BIG TECH PUSHES FOR ADDITIONAL IMMIGRATION PROTOCOL TO BE ADDED TO THE CHIPS AND SCIENCE ACT IN THE NAME OF NATIONAL SECURITY
Three months ago, Congress passed the Chips and Science Act, which aims to attract foreign STEM workers to the United States to help reinvest in the domestic manufacturing of semiconductors and increase scientific research. While this is a step in the right direction, Big Tech leaders want to see more tangible follow-up immigration action, such as the inclusion of an immigration proposal in the national defense policy bill. Advocates argue that while the CHIPS and Science Act provides a strong backbone, concrete changes to the visa caps and increased, competitive salaries for these foreign workers are necessary. Those pushing for these new protocols to be implemented contend that national defense and STEM related immigration are intrinsically linked and that foreign workers are necessary to help protect the U.S. in the age of growing worldwide unrest.

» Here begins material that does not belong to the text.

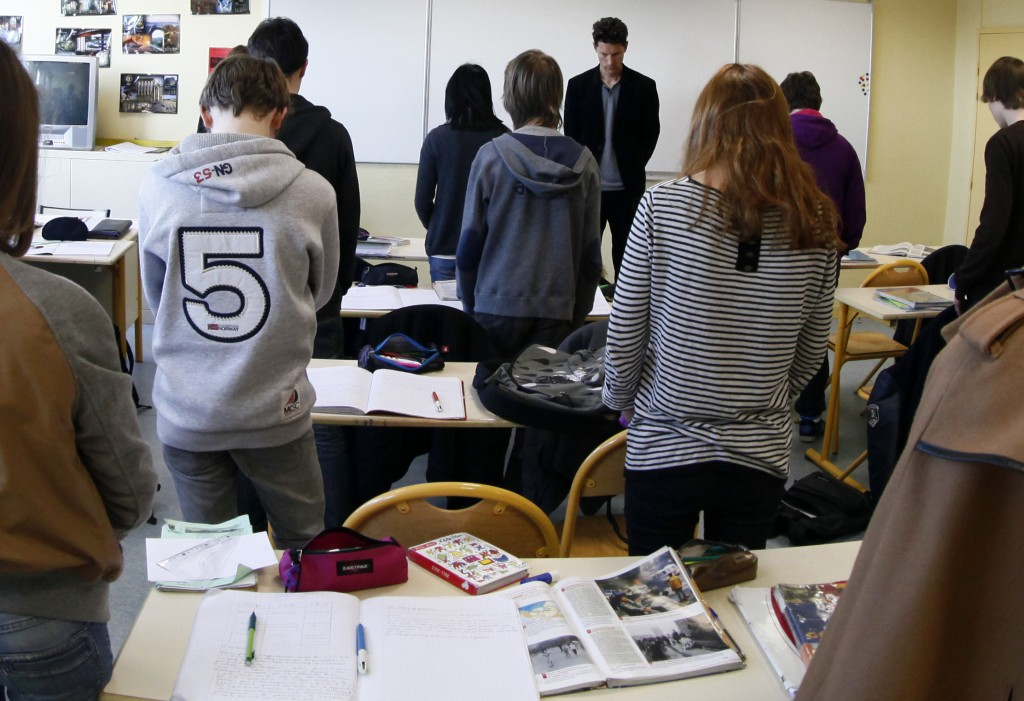 French students in a moment of silence the day after gunman Mohamed Merah murdered three children and a teacher at the Ozar Hatorah school in Toulouse (photo credit: Michel Spingler/AP)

THE UNITED STATES IS LOSING SKILLED H-1B WORKERS AND SPOUSES DUE TO RIGID REGULATIONS
In 2015, the Obama administration passed regulations that granted work authorization to H-4 dependent spouses of H-1B petitioners, but only those who have received an approved I-140. As such, this grant only applies to a small subsect of all H-1B spouses. The limited scope of this regulation leaves a significantly untapped workforce while disadvantaging the United States in comparison to countries such as Canada, where all spouses of all skilled foreign workers are automatically granted employment authorization. Data from the American Community Survey for the years 2017-2019 estimates that almost 90% of the spouses of H-1B visa holders have at least a bachelor's degree, nearly half have graduate degrees of which a significant portion are STEM related. To remedy this, USCIS should make work authorization for H-4 dependent spouses “incident to status,” as it is for spouses of L-1, E-1, E-2 and E-3 visa holders.
NATIONAL ASSOCIATION OF MANUFACTURERS URGES FOR CRUCIAL IMMIGRATION SOLUTIONS TO WORKFORCE REALITIES
It is no surprise that manufacturing is a sector of the economy that is heavily intertwined with immigration. For decades, immigrants have played a crucial role in strengthening manufacturing processes in the United States. Now, manufacturers have joined in the call to reform certain fundamental nonimmigrant visa and temporary worker programs to increase employment-based immigration. NAM President and CEO Jay Timmons pressed DHS secretary Mayorkas to reduce the visa backlog to ensure that the manufacturing industry can operate effectively and resourcefully and combat the current workforce crisis. According to the National Association of Manufacturers, the visa backlog is being reduced at speeds faster than anticipated, but eliminating the backlog alone will not provide the fix that is necessary.
DHS'S FINAL RULE FOR LIMITED IMPLEMENTATION OF DACA GOES INTO EFFECT
The last few weeks have been quite tense for DACA recipients, as litigation arguing for the dismantling of the program received national spotlight and the future remained uncertain. However, on October 31st, 2022, DHS issued a final rule in an attempt to preserve and fortify the program. The final rule provides only temporary protection for DACA, which for the first time is being codified in formal regulation. Under the final rule, current DACA recipients' deferred action, employment authorization, and advance parole will continue to be recognized. Unfortunately, the DACA program still lacks a meaningful pathway to citizenship, as being a recipient alone does not serve as a form of lawful status. While recipients are protected from deportation under the Act, the Act merely delineates recipients as “lawfully present” in the United States. At this time, USCIS will continue to accept initial DACA requests but will not process new applications. Therefore, while the final rule issued by DHS is a comforting step, it will take Congress swiftly passing legislation to provide Dreamers with permanent protection.